20/06/2011
Desde fevereiro de 2011, 60 dos cerca de 200 professores substitutos do Colégio Pedro II, contratados no início do período letivo, estavam sem receber seus salários. O problema, segundo a diretora da escola, Vera Maria Ferreira, foi resolvido porque, no dia 18 de abril, o MEC autorizou a instituição a pagar os atrasados dos professores, referentes aos meses de fevereiro e março, com a verba de custeio, que corresponde ao orçamento do próprio colégio. A medida atendeu a todos os professores substitutos nesta segunda, dia 2 de maio, quando ocorreu a liberação do pagamento.

Atualmente, o quadro da instituição conta com aproximadamente mil docentes, que trabalham nas 14 unidades do Colégio.
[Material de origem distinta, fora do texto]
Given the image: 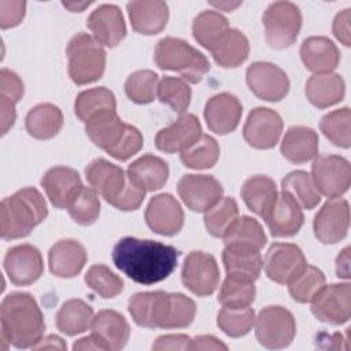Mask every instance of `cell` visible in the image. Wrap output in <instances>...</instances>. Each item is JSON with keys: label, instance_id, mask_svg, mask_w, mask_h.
I'll return each mask as SVG.
<instances>
[{"label": "cell", "instance_id": "cell-17", "mask_svg": "<svg viewBox=\"0 0 351 351\" xmlns=\"http://www.w3.org/2000/svg\"><path fill=\"white\" fill-rule=\"evenodd\" d=\"M282 119L274 110L256 107L250 114L243 128L244 140L258 149L273 148L281 136Z\"/></svg>", "mask_w": 351, "mask_h": 351}, {"label": "cell", "instance_id": "cell-15", "mask_svg": "<svg viewBox=\"0 0 351 351\" xmlns=\"http://www.w3.org/2000/svg\"><path fill=\"white\" fill-rule=\"evenodd\" d=\"M247 84L251 92L266 101H278L289 90V80L284 70L269 62H255L247 69Z\"/></svg>", "mask_w": 351, "mask_h": 351}, {"label": "cell", "instance_id": "cell-23", "mask_svg": "<svg viewBox=\"0 0 351 351\" xmlns=\"http://www.w3.org/2000/svg\"><path fill=\"white\" fill-rule=\"evenodd\" d=\"M202 136V126L193 114H182L180 118L160 129L155 137V145L166 154L182 152Z\"/></svg>", "mask_w": 351, "mask_h": 351}, {"label": "cell", "instance_id": "cell-36", "mask_svg": "<svg viewBox=\"0 0 351 351\" xmlns=\"http://www.w3.org/2000/svg\"><path fill=\"white\" fill-rule=\"evenodd\" d=\"M223 240L226 248L239 251H261L266 244V234L256 219L243 215L236 221Z\"/></svg>", "mask_w": 351, "mask_h": 351}, {"label": "cell", "instance_id": "cell-61", "mask_svg": "<svg viewBox=\"0 0 351 351\" xmlns=\"http://www.w3.org/2000/svg\"><path fill=\"white\" fill-rule=\"evenodd\" d=\"M73 348L74 350H101V347L99 346V343L96 341V339L92 335L75 341Z\"/></svg>", "mask_w": 351, "mask_h": 351}, {"label": "cell", "instance_id": "cell-55", "mask_svg": "<svg viewBox=\"0 0 351 351\" xmlns=\"http://www.w3.org/2000/svg\"><path fill=\"white\" fill-rule=\"evenodd\" d=\"M191 337L186 335H165L159 336L152 344L154 350H191Z\"/></svg>", "mask_w": 351, "mask_h": 351}, {"label": "cell", "instance_id": "cell-7", "mask_svg": "<svg viewBox=\"0 0 351 351\" xmlns=\"http://www.w3.org/2000/svg\"><path fill=\"white\" fill-rule=\"evenodd\" d=\"M69 75L77 85L97 81L106 69V51L95 37L86 33L75 34L66 48Z\"/></svg>", "mask_w": 351, "mask_h": 351}, {"label": "cell", "instance_id": "cell-38", "mask_svg": "<svg viewBox=\"0 0 351 351\" xmlns=\"http://www.w3.org/2000/svg\"><path fill=\"white\" fill-rule=\"evenodd\" d=\"M126 125L117 112H111L85 123V132L96 147L108 152L123 137Z\"/></svg>", "mask_w": 351, "mask_h": 351}, {"label": "cell", "instance_id": "cell-45", "mask_svg": "<svg viewBox=\"0 0 351 351\" xmlns=\"http://www.w3.org/2000/svg\"><path fill=\"white\" fill-rule=\"evenodd\" d=\"M350 108L343 107L328 112L319 122V129L324 136L337 147L348 148L351 144L350 128Z\"/></svg>", "mask_w": 351, "mask_h": 351}, {"label": "cell", "instance_id": "cell-1", "mask_svg": "<svg viewBox=\"0 0 351 351\" xmlns=\"http://www.w3.org/2000/svg\"><path fill=\"white\" fill-rule=\"evenodd\" d=\"M178 256L180 252L173 245L137 237H123L112 250L115 266L143 285H152L167 278L177 267Z\"/></svg>", "mask_w": 351, "mask_h": 351}, {"label": "cell", "instance_id": "cell-60", "mask_svg": "<svg viewBox=\"0 0 351 351\" xmlns=\"http://www.w3.org/2000/svg\"><path fill=\"white\" fill-rule=\"evenodd\" d=\"M34 350H41V348H48V350H66V343L63 341L62 337L49 335L47 337H41L34 346Z\"/></svg>", "mask_w": 351, "mask_h": 351}, {"label": "cell", "instance_id": "cell-16", "mask_svg": "<svg viewBox=\"0 0 351 351\" xmlns=\"http://www.w3.org/2000/svg\"><path fill=\"white\" fill-rule=\"evenodd\" d=\"M350 225V207L346 199L332 197L314 218L315 237L324 244H336L347 236Z\"/></svg>", "mask_w": 351, "mask_h": 351}, {"label": "cell", "instance_id": "cell-56", "mask_svg": "<svg viewBox=\"0 0 351 351\" xmlns=\"http://www.w3.org/2000/svg\"><path fill=\"white\" fill-rule=\"evenodd\" d=\"M351 10L346 8L340 11L335 21H333V34L335 37L341 41L346 47H350L351 38H350V16H351Z\"/></svg>", "mask_w": 351, "mask_h": 351}, {"label": "cell", "instance_id": "cell-30", "mask_svg": "<svg viewBox=\"0 0 351 351\" xmlns=\"http://www.w3.org/2000/svg\"><path fill=\"white\" fill-rule=\"evenodd\" d=\"M128 176L145 192L160 189L169 178V166L159 156L147 154L129 165Z\"/></svg>", "mask_w": 351, "mask_h": 351}, {"label": "cell", "instance_id": "cell-39", "mask_svg": "<svg viewBox=\"0 0 351 351\" xmlns=\"http://www.w3.org/2000/svg\"><path fill=\"white\" fill-rule=\"evenodd\" d=\"M93 310L81 299H70L59 308L56 314L58 329L67 335L75 336L85 332L93 321Z\"/></svg>", "mask_w": 351, "mask_h": 351}, {"label": "cell", "instance_id": "cell-28", "mask_svg": "<svg viewBox=\"0 0 351 351\" xmlns=\"http://www.w3.org/2000/svg\"><path fill=\"white\" fill-rule=\"evenodd\" d=\"M300 58L307 70L315 74H326L337 67L340 53L337 47L328 37L313 36L303 41Z\"/></svg>", "mask_w": 351, "mask_h": 351}, {"label": "cell", "instance_id": "cell-32", "mask_svg": "<svg viewBox=\"0 0 351 351\" xmlns=\"http://www.w3.org/2000/svg\"><path fill=\"white\" fill-rule=\"evenodd\" d=\"M240 193L247 207L261 218L266 217L278 195L274 181L266 176L250 177L243 184Z\"/></svg>", "mask_w": 351, "mask_h": 351}, {"label": "cell", "instance_id": "cell-18", "mask_svg": "<svg viewBox=\"0 0 351 351\" xmlns=\"http://www.w3.org/2000/svg\"><path fill=\"white\" fill-rule=\"evenodd\" d=\"M4 269L14 285H30L44 271L41 252L32 244L15 245L5 254Z\"/></svg>", "mask_w": 351, "mask_h": 351}, {"label": "cell", "instance_id": "cell-20", "mask_svg": "<svg viewBox=\"0 0 351 351\" xmlns=\"http://www.w3.org/2000/svg\"><path fill=\"white\" fill-rule=\"evenodd\" d=\"M41 186L53 207L67 208L84 185L80 174L74 169L55 166L44 174L41 178Z\"/></svg>", "mask_w": 351, "mask_h": 351}, {"label": "cell", "instance_id": "cell-10", "mask_svg": "<svg viewBox=\"0 0 351 351\" xmlns=\"http://www.w3.org/2000/svg\"><path fill=\"white\" fill-rule=\"evenodd\" d=\"M311 178L319 195L340 197L351 184V167L347 159L337 155L317 156L311 166Z\"/></svg>", "mask_w": 351, "mask_h": 351}, {"label": "cell", "instance_id": "cell-21", "mask_svg": "<svg viewBox=\"0 0 351 351\" xmlns=\"http://www.w3.org/2000/svg\"><path fill=\"white\" fill-rule=\"evenodd\" d=\"M273 237H291L299 232L304 222L300 206L287 192L277 195V199L263 218Z\"/></svg>", "mask_w": 351, "mask_h": 351}, {"label": "cell", "instance_id": "cell-50", "mask_svg": "<svg viewBox=\"0 0 351 351\" xmlns=\"http://www.w3.org/2000/svg\"><path fill=\"white\" fill-rule=\"evenodd\" d=\"M86 285L104 299L115 298L123 291V281L104 265H93L85 274Z\"/></svg>", "mask_w": 351, "mask_h": 351}, {"label": "cell", "instance_id": "cell-37", "mask_svg": "<svg viewBox=\"0 0 351 351\" xmlns=\"http://www.w3.org/2000/svg\"><path fill=\"white\" fill-rule=\"evenodd\" d=\"M211 53L221 67L234 69L248 58L250 44L244 33L237 29H229L211 49Z\"/></svg>", "mask_w": 351, "mask_h": 351}, {"label": "cell", "instance_id": "cell-2", "mask_svg": "<svg viewBox=\"0 0 351 351\" xmlns=\"http://www.w3.org/2000/svg\"><path fill=\"white\" fill-rule=\"evenodd\" d=\"M128 308L138 326L149 329L186 328L196 314V306L191 298L163 291L137 292L129 299Z\"/></svg>", "mask_w": 351, "mask_h": 351}, {"label": "cell", "instance_id": "cell-58", "mask_svg": "<svg viewBox=\"0 0 351 351\" xmlns=\"http://www.w3.org/2000/svg\"><path fill=\"white\" fill-rule=\"evenodd\" d=\"M0 111H1V134H5L14 125L16 114H15V104L0 99Z\"/></svg>", "mask_w": 351, "mask_h": 351}, {"label": "cell", "instance_id": "cell-51", "mask_svg": "<svg viewBox=\"0 0 351 351\" xmlns=\"http://www.w3.org/2000/svg\"><path fill=\"white\" fill-rule=\"evenodd\" d=\"M69 214L78 225H92L100 214V202L97 193L92 188L82 186L77 196L67 207Z\"/></svg>", "mask_w": 351, "mask_h": 351}, {"label": "cell", "instance_id": "cell-22", "mask_svg": "<svg viewBox=\"0 0 351 351\" xmlns=\"http://www.w3.org/2000/svg\"><path fill=\"white\" fill-rule=\"evenodd\" d=\"M93 37L100 44L114 48L126 36V25L121 10L114 4L99 5L86 21Z\"/></svg>", "mask_w": 351, "mask_h": 351}, {"label": "cell", "instance_id": "cell-46", "mask_svg": "<svg viewBox=\"0 0 351 351\" xmlns=\"http://www.w3.org/2000/svg\"><path fill=\"white\" fill-rule=\"evenodd\" d=\"M158 74L151 70H138L132 73L125 82L126 96L137 104L154 101L158 92Z\"/></svg>", "mask_w": 351, "mask_h": 351}, {"label": "cell", "instance_id": "cell-35", "mask_svg": "<svg viewBox=\"0 0 351 351\" xmlns=\"http://www.w3.org/2000/svg\"><path fill=\"white\" fill-rule=\"evenodd\" d=\"M222 261L228 277L237 281L254 282L259 278L263 267L259 251H239L225 247Z\"/></svg>", "mask_w": 351, "mask_h": 351}, {"label": "cell", "instance_id": "cell-34", "mask_svg": "<svg viewBox=\"0 0 351 351\" xmlns=\"http://www.w3.org/2000/svg\"><path fill=\"white\" fill-rule=\"evenodd\" d=\"M25 125L32 137L37 140H49L60 132L63 126V114L55 104L41 103L27 112Z\"/></svg>", "mask_w": 351, "mask_h": 351}, {"label": "cell", "instance_id": "cell-9", "mask_svg": "<svg viewBox=\"0 0 351 351\" xmlns=\"http://www.w3.org/2000/svg\"><path fill=\"white\" fill-rule=\"evenodd\" d=\"M254 322L255 336L266 348H285L296 335V322L292 313L281 306L262 308Z\"/></svg>", "mask_w": 351, "mask_h": 351}, {"label": "cell", "instance_id": "cell-53", "mask_svg": "<svg viewBox=\"0 0 351 351\" xmlns=\"http://www.w3.org/2000/svg\"><path fill=\"white\" fill-rule=\"evenodd\" d=\"M23 96V82L11 70L1 69L0 71V99L16 104Z\"/></svg>", "mask_w": 351, "mask_h": 351}, {"label": "cell", "instance_id": "cell-24", "mask_svg": "<svg viewBox=\"0 0 351 351\" xmlns=\"http://www.w3.org/2000/svg\"><path fill=\"white\" fill-rule=\"evenodd\" d=\"M243 107L239 99L230 93H218L208 99L204 107V119L208 129L217 134L233 132L241 118Z\"/></svg>", "mask_w": 351, "mask_h": 351}, {"label": "cell", "instance_id": "cell-42", "mask_svg": "<svg viewBox=\"0 0 351 351\" xmlns=\"http://www.w3.org/2000/svg\"><path fill=\"white\" fill-rule=\"evenodd\" d=\"M239 219V207L234 199L222 197L204 213V225L214 237L223 239Z\"/></svg>", "mask_w": 351, "mask_h": 351}, {"label": "cell", "instance_id": "cell-54", "mask_svg": "<svg viewBox=\"0 0 351 351\" xmlns=\"http://www.w3.org/2000/svg\"><path fill=\"white\" fill-rule=\"evenodd\" d=\"M25 1H0V26L1 29H8L19 25L25 16Z\"/></svg>", "mask_w": 351, "mask_h": 351}, {"label": "cell", "instance_id": "cell-8", "mask_svg": "<svg viewBox=\"0 0 351 351\" xmlns=\"http://www.w3.org/2000/svg\"><path fill=\"white\" fill-rule=\"evenodd\" d=\"M266 43L270 48L285 49L291 47L302 27V14L291 1H274L263 14Z\"/></svg>", "mask_w": 351, "mask_h": 351}, {"label": "cell", "instance_id": "cell-49", "mask_svg": "<svg viewBox=\"0 0 351 351\" xmlns=\"http://www.w3.org/2000/svg\"><path fill=\"white\" fill-rule=\"evenodd\" d=\"M255 321V313L251 307L244 308H228L223 307L219 310L217 317V324L219 329L230 336V337H240L247 335Z\"/></svg>", "mask_w": 351, "mask_h": 351}, {"label": "cell", "instance_id": "cell-29", "mask_svg": "<svg viewBox=\"0 0 351 351\" xmlns=\"http://www.w3.org/2000/svg\"><path fill=\"white\" fill-rule=\"evenodd\" d=\"M281 154L291 163H304L314 159L318 154V134L307 126H292L287 130Z\"/></svg>", "mask_w": 351, "mask_h": 351}, {"label": "cell", "instance_id": "cell-19", "mask_svg": "<svg viewBox=\"0 0 351 351\" xmlns=\"http://www.w3.org/2000/svg\"><path fill=\"white\" fill-rule=\"evenodd\" d=\"M145 222L158 234L174 236L184 225V211L170 193L154 196L145 210Z\"/></svg>", "mask_w": 351, "mask_h": 351}, {"label": "cell", "instance_id": "cell-41", "mask_svg": "<svg viewBox=\"0 0 351 351\" xmlns=\"http://www.w3.org/2000/svg\"><path fill=\"white\" fill-rule=\"evenodd\" d=\"M281 188L296 200L300 208L313 210L321 202V195L317 191L314 181L307 171H291L282 178Z\"/></svg>", "mask_w": 351, "mask_h": 351}, {"label": "cell", "instance_id": "cell-11", "mask_svg": "<svg viewBox=\"0 0 351 351\" xmlns=\"http://www.w3.org/2000/svg\"><path fill=\"white\" fill-rule=\"evenodd\" d=\"M181 280L185 288L197 296L211 295L219 284V269L211 254L192 251L186 255Z\"/></svg>", "mask_w": 351, "mask_h": 351}, {"label": "cell", "instance_id": "cell-12", "mask_svg": "<svg viewBox=\"0 0 351 351\" xmlns=\"http://www.w3.org/2000/svg\"><path fill=\"white\" fill-rule=\"evenodd\" d=\"M311 313L322 322L343 325L351 315V287L348 282L324 285L311 300Z\"/></svg>", "mask_w": 351, "mask_h": 351}, {"label": "cell", "instance_id": "cell-5", "mask_svg": "<svg viewBox=\"0 0 351 351\" xmlns=\"http://www.w3.org/2000/svg\"><path fill=\"white\" fill-rule=\"evenodd\" d=\"M48 215L43 195L32 186L19 189L1 202L0 233L4 240L27 236Z\"/></svg>", "mask_w": 351, "mask_h": 351}, {"label": "cell", "instance_id": "cell-27", "mask_svg": "<svg viewBox=\"0 0 351 351\" xmlns=\"http://www.w3.org/2000/svg\"><path fill=\"white\" fill-rule=\"evenodd\" d=\"M128 12L134 32L145 36L165 29L169 19V7L165 1L143 0L128 3Z\"/></svg>", "mask_w": 351, "mask_h": 351}, {"label": "cell", "instance_id": "cell-43", "mask_svg": "<svg viewBox=\"0 0 351 351\" xmlns=\"http://www.w3.org/2000/svg\"><path fill=\"white\" fill-rule=\"evenodd\" d=\"M219 156V145L217 140L208 134H202L191 147L180 152L181 162L189 169H210Z\"/></svg>", "mask_w": 351, "mask_h": 351}, {"label": "cell", "instance_id": "cell-4", "mask_svg": "<svg viewBox=\"0 0 351 351\" xmlns=\"http://www.w3.org/2000/svg\"><path fill=\"white\" fill-rule=\"evenodd\" d=\"M85 176L90 188L118 210H137L144 200L145 191L133 184L121 167L103 158L92 160Z\"/></svg>", "mask_w": 351, "mask_h": 351}, {"label": "cell", "instance_id": "cell-47", "mask_svg": "<svg viewBox=\"0 0 351 351\" xmlns=\"http://www.w3.org/2000/svg\"><path fill=\"white\" fill-rule=\"evenodd\" d=\"M156 95L162 103L171 107L176 112L182 114L189 107L192 92L186 81L167 75L159 81Z\"/></svg>", "mask_w": 351, "mask_h": 351}, {"label": "cell", "instance_id": "cell-13", "mask_svg": "<svg viewBox=\"0 0 351 351\" xmlns=\"http://www.w3.org/2000/svg\"><path fill=\"white\" fill-rule=\"evenodd\" d=\"M178 195L188 208L196 213H206L215 206L223 195L221 182L213 176L186 174L177 185Z\"/></svg>", "mask_w": 351, "mask_h": 351}, {"label": "cell", "instance_id": "cell-44", "mask_svg": "<svg viewBox=\"0 0 351 351\" xmlns=\"http://www.w3.org/2000/svg\"><path fill=\"white\" fill-rule=\"evenodd\" d=\"M324 285V273L315 266L306 265V267L292 281L288 282V289L295 302L310 303Z\"/></svg>", "mask_w": 351, "mask_h": 351}, {"label": "cell", "instance_id": "cell-57", "mask_svg": "<svg viewBox=\"0 0 351 351\" xmlns=\"http://www.w3.org/2000/svg\"><path fill=\"white\" fill-rule=\"evenodd\" d=\"M191 350H228V346L214 336L203 335L191 340Z\"/></svg>", "mask_w": 351, "mask_h": 351}, {"label": "cell", "instance_id": "cell-31", "mask_svg": "<svg viewBox=\"0 0 351 351\" xmlns=\"http://www.w3.org/2000/svg\"><path fill=\"white\" fill-rule=\"evenodd\" d=\"M344 90V80L336 73L314 74L306 82V96L318 108H326L341 101Z\"/></svg>", "mask_w": 351, "mask_h": 351}, {"label": "cell", "instance_id": "cell-3", "mask_svg": "<svg viewBox=\"0 0 351 351\" xmlns=\"http://www.w3.org/2000/svg\"><path fill=\"white\" fill-rule=\"evenodd\" d=\"M1 341L16 348H29L43 337L45 322L34 298L25 292H14L4 298L0 307Z\"/></svg>", "mask_w": 351, "mask_h": 351}, {"label": "cell", "instance_id": "cell-25", "mask_svg": "<svg viewBox=\"0 0 351 351\" xmlns=\"http://www.w3.org/2000/svg\"><path fill=\"white\" fill-rule=\"evenodd\" d=\"M92 336L101 350H121L126 346L130 326L123 315L114 310L99 311L92 321Z\"/></svg>", "mask_w": 351, "mask_h": 351}, {"label": "cell", "instance_id": "cell-33", "mask_svg": "<svg viewBox=\"0 0 351 351\" xmlns=\"http://www.w3.org/2000/svg\"><path fill=\"white\" fill-rule=\"evenodd\" d=\"M74 111L82 122L88 123L99 117L117 112L115 96L103 86L84 90L75 99Z\"/></svg>", "mask_w": 351, "mask_h": 351}, {"label": "cell", "instance_id": "cell-6", "mask_svg": "<svg viewBox=\"0 0 351 351\" xmlns=\"http://www.w3.org/2000/svg\"><path fill=\"white\" fill-rule=\"evenodd\" d=\"M155 63L160 70L180 73L191 84L200 82L210 70V62L202 52L174 37H165L156 44Z\"/></svg>", "mask_w": 351, "mask_h": 351}, {"label": "cell", "instance_id": "cell-52", "mask_svg": "<svg viewBox=\"0 0 351 351\" xmlns=\"http://www.w3.org/2000/svg\"><path fill=\"white\" fill-rule=\"evenodd\" d=\"M143 147V134L140 130L132 125H126V130L121 141L110 149L107 154H110L117 160H128L130 156L136 155Z\"/></svg>", "mask_w": 351, "mask_h": 351}, {"label": "cell", "instance_id": "cell-48", "mask_svg": "<svg viewBox=\"0 0 351 351\" xmlns=\"http://www.w3.org/2000/svg\"><path fill=\"white\" fill-rule=\"evenodd\" d=\"M255 285L254 282L237 281L226 277L222 282L218 302L228 308H244L250 307V304L255 300Z\"/></svg>", "mask_w": 351, "mask_h": 351}, {"label": "cell", "instance_id": "cell-62", "mask_svg": "<svg viewBox=\"0 0 351 351\" xmlns=\"http://www.w3.org/2000/svg\"><path fill=\"white\" fill-rule=\"evenodd\" d=\"M92 4V1H85V3H63V5L66 7V8H69L70 11H77V12H80V11H82L85 7H88V5H90Z\"/></svg>", "mask_w": 351, "mask_h": 351}, {"label": "cell", "instance_id": "cell-63", "mask_svg": "<svg viewBox=\"0 0 351 351\" xmlns=\"http://www.w3.org/2000/svg\"><path fill=\"white\" fill-rule=\"evenodd\" d=\"M213 5L218 7V8H222V10H226V11H230V10L236 8V7H239L240 3L239 1L237 3H213Z\"/></svg>", "mask_w": 351, "mask_h": 351}, {"label": "cell", "instance_id": "cell-26", "mask_svg": "<svg viewBox=\"0 0 351 351\" xmlns=\"http://www.w3.org/2000/svg\"><path fill=\"white\" fill-rule=\"evenodd\" d=\"M86 262V252L77 240H60L53 244L48 252L49 270L60 278H71L77 276Z\"/></svg>", "mask_w": 351, "mask_h": 351}, {"label": "cell", "instance_id": "cell-59", "mask_svg": "<svg viewBox=\"0 0 351 351\" xmlns=\"http://www.w3.org/2000/svg\"><path fill=\"white\" fill-rule=\"evenodd\" d=\"M336 274L339 278H350V247H346L336 258Z\"/></svg>", "mask_w": 351, "mask_h": 351}, {"label": "cell", "instance_id": "cell-14", "mask_svg": "<svg viewBox=\"0 0 351 351\" xmlns=\"http://www.w3.org/2000/svg\"><path fill=\"white\" fill-rule=\"evenodd\" d=\"M307 262L302 250L292 243H274L266 252L263 267L266 276L277 284H288Z\"/></svg>", "mask_w": 351, "mask_h": 351}, {"label": "cell", "instance_id": "cell-40", "mask_svg": "<svg viewBox=\"0 0 351 351\" xmlns=\"http://www.w3.org/2000/svg\"><path fill=\"white\" fill-rule=\"evenodd\" d=\"M229 30L228 19L217 11H203L195 19L192 25V33L195 40L211 51L222 36Z\"/></svg>", "mask_w": 351, "mask_h": 351}]
</instances>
De acordo com a direção geral, o problema tem ocorrido devido à Medida Provisória nº 525, de 14 de fevereiro de 2011, que altera em partes a Lei nº 8.745, de 9 de dezembro de 1993, que estabelece as normas para contratação de docentes para as instituições federais de ensino.

As novas regras definem que somente 20% do total das vagas seja ocupado por professores substitutos. O documento também prevê limitações quanto ao tempo de contrato dos docentes, que em alguns casos, não poderá exceder o prazo total de dois anos. Com a vigência da MP, profissionais que se encontravam em processo de contratação não puderam ser incluídos na folha de pagamento e estão, desde então, sem receber seus salários.

Segundo o Ministério do Planejamento, todos os contratos de servidores nas instituições federais que, a partir da data de publicação da MP, não foram feitos da forma estabelecida no decreto, tiveram o pagamento suspenso. O órgão informou que o problema tem ocorrido com centenas de servidores, em todo o Brasil.

Questionado acerca de uma solução, o MEC informou que cabe ao Ministério do Planejamento publicar uma portaria que defina uma estratégia para a regulamentação destas instituições. No dia 25, o MEC informou que os institutos federais de educação (Ifes) estão autorizados a contratar docentes e técnicos administrativos para as escolas federais de educação profissional em funcionamento no país. Para isso, serão abertas mais de 4 mil vagas.

No entanto, o Ministério do Planejamento ainda não apresentou uma previsão de publicação de uma portaria que abranja as demais instituições federais. Segundo a Assessoria de Imprensa do órgão, a possibilidade de abertura de um novo concurso está sob análise da Secretaria de Gestão.

A diretora geral do Pedro II informou que a escola só teve o comunicado formal da mudança em março. Desde então, ela afirma que tem buscado soluções com o governo federal. Segundo ela, as autoridades teriam dado um prazo de que até dia 15 de abril os professores substitutos pudessem ser incluídos no sistema. No entanto, o problema continua. Apesar disto, Vera Maria Ferreira está confiante quanto a iniciativa do MEC em resolver o problema.

“Trabalhamos com o sistema de professor substituo desde 1999 e nunca tivemos problemas. A publicação desta portaria vai garantir a situação dos professores que já estão trabalhando e também possibilitará a contratação ao longo do ano, conforme a necessidade.

Mas ainda não há previsão para sair essa portaria. Recentemente fui informada que a Secretaria de Educação Profissional e Tecnológica está dando prioridade a esta questão e está empenhada em buscar uma alternativa”, diz.

Professores apresentam suas reivindicações

Em assembleia geral ocorrida no último dia 26, o Sindicato dos Servidores do Colégio Pedro II (Sindscope) aprovou a estratégia de retenção das notas como forma de pressionar pela regulamentação da situação funcional dos professores substitutos.

A reunião também deliberou as principais reivindicações da classe, que, além da regularização dos contratos dos professores substitutos, são: campanha salarial unificada; realização de concursos públicos; projeto de climatização das salas de aula; progressão de docentes e técnicos-administrativos; incentivo à qualificação profissional com liberação para estudos; reajuste salarial igual ao dos deputados federais (62%), entre outros.

Na última quinta, 28, professores realizaram uma paralisação de 24 horas, com ato no prédio da Direção Geral e ato unificado na Candelária. Diretor do Sindscope, Selmo Nascimento acredita que a falta de pagamento está ligada à política de cortes desse ano.

“O corte de 3 bilhões para a Educação aponta para a diminuição dos gastos com o pessoal efetivo, e, consequentemente, para a piora das condições de trabalho. O não pagamento dos meses trabalhados afeta o orçamento dos professores, que em grande parte contam com este dinheiro como principal fonte de renda”, critica. A próxima assembleia está prevista para dia 5 de maio e o sindicato prevê a realização de mais mobilizações para os próximos dias.